EXERCISE SET
1 > In the ray tracing text, retype the part starting with "Ray tracing is often" and going on through "your science book?".
2 > List every kind of wave that the ray tracing text names in the sentence beginning "Everything from".

TEXT PASSAGE
*****

Ray tracing is a method used in physics to determine the path a ray of light will follow in a system. In this project, our system is just one single lens at a time. We take one lens, place it on our paper and trace the direction of the laser beam as it exits the lens.

Ray tracing helps people understand a system better. In this case, it helps us understand how the shape of a lens affects the direction of the laser beam on the other end. However, it can be used for things that we don’t consider light, like sound. This is because both light and sound are moving electromagnetic waves. When we talk about light we often think about only the light we can see, but this is just a tiny fraction of the electromagnetic spectrum. Everything from x-rays to radio waves and microwaves would experience the same bending when it meets a material.

Ray tracing is often used in ocean acoustics to determine where a sound came from. The varying temperatures of the oceanic water layers create a varying density that bends the sound waves as they propagate through the ocean, just as the lens bends the light as it propagates from one side to another.

What other applications involve ray tracing?

Sometimes we do things in the lab, or from textbooks that we think we won’t ever see in the real world. I remember thinking this about geometry in 9th grade but soon realized that geometry is everywhere – from how I decide what path to take through the park to determine how large of a roof to put on my gingerbread house. So, where else might you see ray tracing other than in this one specific project, or in this chapter of your science book?

We mentioned ocean or underwater acoustics above, but there are other applications of ray tracing we can talk about.

Physicists use ray tracing to determine how we can most effectively propagate radio signals through our ionosphere. Geophysicists use ray tracing to locate earthquake locations, scientists use ray tracing to figure out how to best heat plasmas, and of course, optical scientists use ray tracing to develop and predict the behavior of optical systems.

While we use computers to calculate the directions of the waves in these instances, it all comes back down to figuring out how these waves bend in a medium, just as we are determining how light is bending in our acrylic lenses.

*****

GIVEN ENTRIES
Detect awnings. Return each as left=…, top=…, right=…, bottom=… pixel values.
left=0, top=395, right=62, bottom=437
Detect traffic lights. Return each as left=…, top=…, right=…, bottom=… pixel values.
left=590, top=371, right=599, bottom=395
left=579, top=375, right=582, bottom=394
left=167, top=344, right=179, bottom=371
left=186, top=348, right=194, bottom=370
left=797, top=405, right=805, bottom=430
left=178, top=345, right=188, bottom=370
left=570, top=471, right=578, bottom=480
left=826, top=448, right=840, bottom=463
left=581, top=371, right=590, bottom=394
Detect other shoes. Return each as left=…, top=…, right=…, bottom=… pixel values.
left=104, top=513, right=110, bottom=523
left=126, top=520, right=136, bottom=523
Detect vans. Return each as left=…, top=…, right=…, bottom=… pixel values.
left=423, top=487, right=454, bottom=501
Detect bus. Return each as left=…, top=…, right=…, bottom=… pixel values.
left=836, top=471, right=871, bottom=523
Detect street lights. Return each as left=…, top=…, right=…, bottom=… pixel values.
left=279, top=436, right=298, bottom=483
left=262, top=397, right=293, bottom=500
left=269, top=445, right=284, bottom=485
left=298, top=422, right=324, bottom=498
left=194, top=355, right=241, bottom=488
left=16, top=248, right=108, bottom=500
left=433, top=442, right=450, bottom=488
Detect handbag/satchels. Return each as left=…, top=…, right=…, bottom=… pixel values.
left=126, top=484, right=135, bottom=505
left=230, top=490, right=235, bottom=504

*****

EXPECTED ANSWERS
1 >
Ray tracing is often used in ocean acoustics to determine where a sound came from. The varying temperatures of the oceanic water layers create a varying density that bends the sound waves as they propagate through the ocean, just as the lens bends the light as it propagates from one side to another.

What other applications involve ray tracing?

Sometimes we do things in the lab, or from textbooks that we think we won’t ever see in the real world. I remember thinking this about geometry in 9th grade but soon realized that geometry is everywhere – from how I decide what path to take through the park to determine how large of a roof to put on my gingerbread house. So, where else might you see ray tracing other than in this one specific project, or in this chapter of your science book?

2 >
x-rays
radio waves
microwaves